§ TEXTO DADO
¿Por qué la simpatía
y la antipatía tienden a ir a más? ¿Por qué hay personas que parecen acaparar
todas las virtudes, y en cambio otras solo nos parece que tienen defectos? ¿Por
qué es fácil que nos decepcionen aquellos a quienes admiramos, y en cambio
todos los hechos nos dan la razón cuando alguien nos cae mal? Cada día estoy
más convencido de que la respuesta a estas preguntas está en nosotros mismos,
en lo que el psicólogo Leon Festinger llamó la disonancia cognitiva (aunque sospecho que más que
cognitiva es emocional).
La teoría de
Festinger viene a decirnos que, una vez asentada una convicción, encontraremos
mil maneras de darle la razón, e ignoraremos todo aquello que la contradiga (es
decir, que nos provoque disonancia). Si estoy convencido de que un compañero de
trabajo es despreciable, tenderé a ver en él solo lo despreciable, y,
curiosamente, permaneceré ciego a todo lo demás, o, si no puedo evitar verlo,
buscaré razones para desprestigiarlo. Si intenta ser amable, lo consideraré
falso; si ayuda a alguien, proclamaré que es un interesado. Procuraré convencer
a los demás, porque eso reforzará mis convicciones. Si es necesario le
provocaré, le daré chascos, le ofenderé, para que se comporte como espero que
lo haga. Así es como nuestras relaciones se convierten más o menos en lo que
esperamos que sean.
¿Por qué hacemos eso?
Al menos por dos razones: primero, porque de ese modo nuestro mundo es más
previsible, las personas ocupan en él un lugar estable, y eso siempre nos da
seguridad: en las propias películas nos incomoda que el bueno de repente se
comporte con maldad, o que el malo tenga un detalle generoso; y segundo, porque
uno se siente mejor cuando las cosas le dan la razón, y fatal, en cambio,
cuando le llevan la contraria. Si el mundo no nos da la razón, surge
inevitablemente la sospecha de que tal vez estemos equivocados, y eso no es
agradable para nuestra frágil autoestima.
¿Os habéis dado
cuenta de qué pocas veces admitimos nuestros errores? Reconocer una
equivocación es darle carta de existencia: mientras la neguemos, siempre
quedará un resquicio de posibilidad de que no exista. Es como si la negación
tuviera un efecto simbólico, mágico, de transformación de la realidad, del
mismo modo que a menudo miramos a otro lado cuando no queremos reconocer algo
que sucede ante nuestras narices. ¡Cuántas veces nos desconcierta que una
persona no vea algo que nosotros identificamos con claridad palpable! Una madre
ignora en su hijo el mismo mal comportamiento que le molesta en todos los demás
niños. A un enamorado le pasan desapercibidos (o le encantan) los mismos
caprichos de su novia que les resultan insultantes a los demás. Y, por
supuesto, al revés: la persona ofendida encuentra ofensas en todos los
comportamientos del otro, mientras que a los demás nos parecen normales o
indiferentes.

§ DATOS PROPORCIONADOS

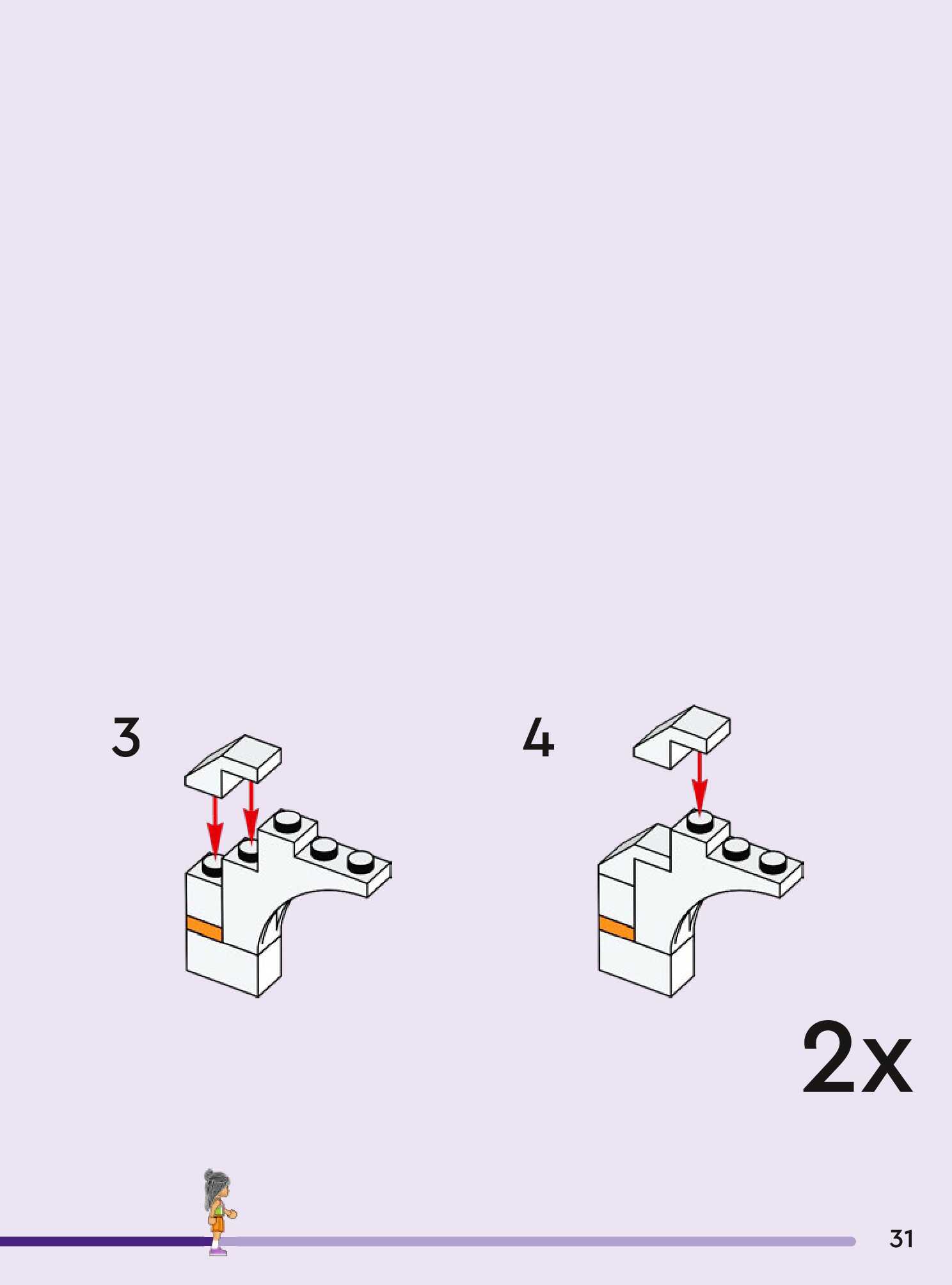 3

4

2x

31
---
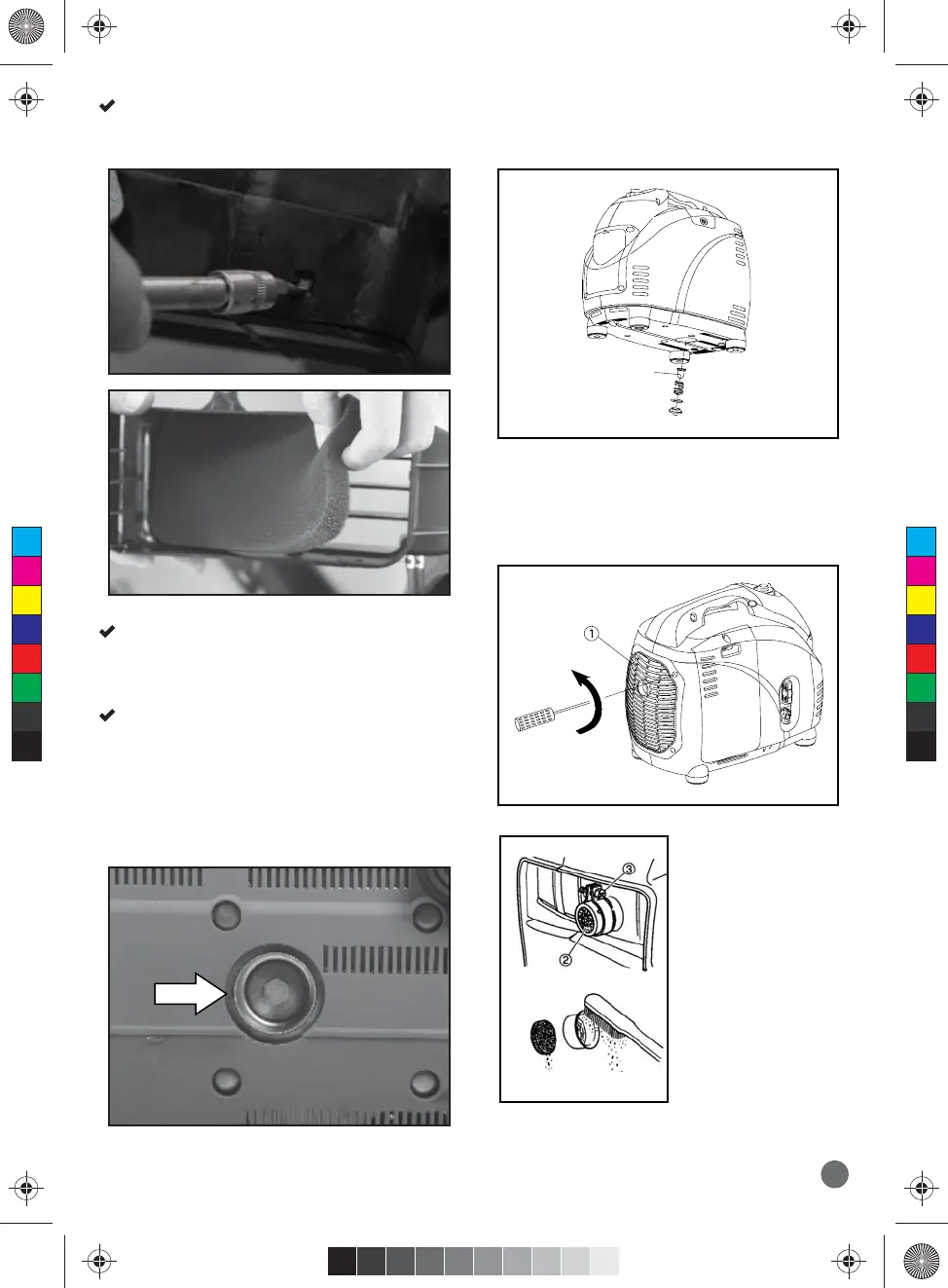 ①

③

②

§ TAREA
Indica, por favor, si cada afirmación coincide con el texto sobre la disonancia cognitiva. Responde sí o no y cita literalmente las palabras del texto que lo deciden.
(a) El nombre de disonancia cognitiva se lo dio el psicólogo Leon Festinger.
(b) Solemos admitir nuestros errores con frecuencia.
(c) En las películas nos incomoda que el malo tenga un detalle generoso.

§ RESPUESTA
(a) Sí: «en lo que el psicólogo Leon Festinger llamó la disonancia cognitiva»
(b) No: «¿Os habéis dado cuenta de qué pocas veces admitimos nuestros errores?»
(c) Sí: «en las propias películas nos incomoda que el bueno de repente se comporte con maldad, o que el malo tenga un detalle generoso»